The Polar Ocean Challenge expedition – aka Ship of Fools II – has escaped from the Arctic by the skin of its teeth.
We were told that due to AGW, the arctic would be ice-free by 2016. Think again.
It was supposed to show how amazingly navigable the Arctic Circle has become now that climate change is supposedly melting the polar ice caps at a dangerous and unprecedented rate. But according to one observer who has followed their progress closely (see comments at Paul Homewood‘s place), the intrepid explorers – including a 14-year-old boy – came within just two days of calamity, after being hampered by unexpectedly large quantities of a mysterious substance apparently made of frozen water.
The southern NWP route is now closed at the NE exit, with northern Prince Regent Sound blocked by 9/10 ice in freeze up mode. Exactly where they barely made it through after hours of probing on 9/12. Northabout made it through NWP with just two days to spare. Had they taken the planned 2 days resupplying in Barrow rather than 1, and the planned one day call at Cambridge Bay (meeting up with Polar Bound), they would not have made it out and would have had to turn around and overwinter at Cambridge Bay. It was that close.
You’d never have guessed this listening to the expedition leader David Hempleman-Adams on the BBC yesterday. Though he admitted the journey had been a close-run thing, he maintained heroically that all that extra ice he had encountered was not a sign that the climate alarmists had got their predictions wrong.
“We’re not scientists. We weren’t collecting data. It’s wrong to suggest that this adventure will show that there’s less ice,” he explained – or rather tried to explain. “All we’re trying to do is to make people more aware of the hundreds of scientists doing good work who actually do show that.”

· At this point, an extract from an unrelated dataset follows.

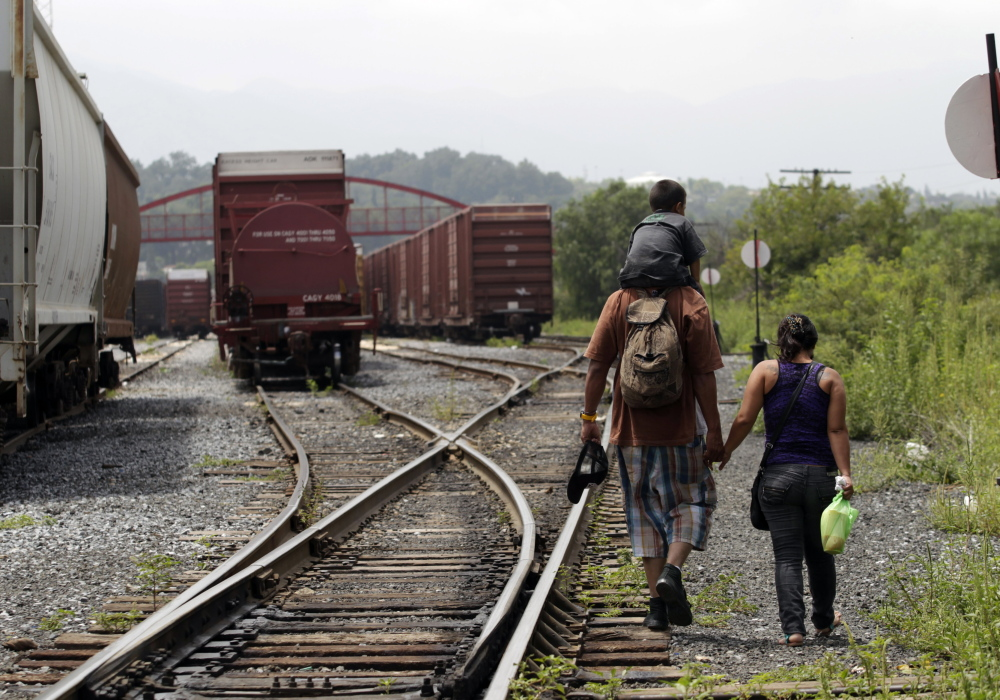 """A couple from El Salvador walk with their 3-year-old son on the train tracks in Saltillo early this month. The young family planned to catch the cargo train nicknamed """"The Beast"""" to the United States."""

So, on the one hand, Hempleman-Adams is asking that we see him as a rank amateur with no scientific expertise. And on the other, almost in the same breath, he is asking us to trust his judgement that there are “hundreds of scientists” who claim the Arctic is melting at unprecedented speed are doing “good work.”
How exactly does he know this?
Well the answer is, he doesn’t. Clearly he doesn’t because if he’d done his homework, he’d find that far from shrinking at dangerous rates predicted by loons like Cambridge University’s house climate loon Peter Wadhams Arctic Ice has already passed its minimum this year (earlier than usual) and is now growing at a quite terrifying lick.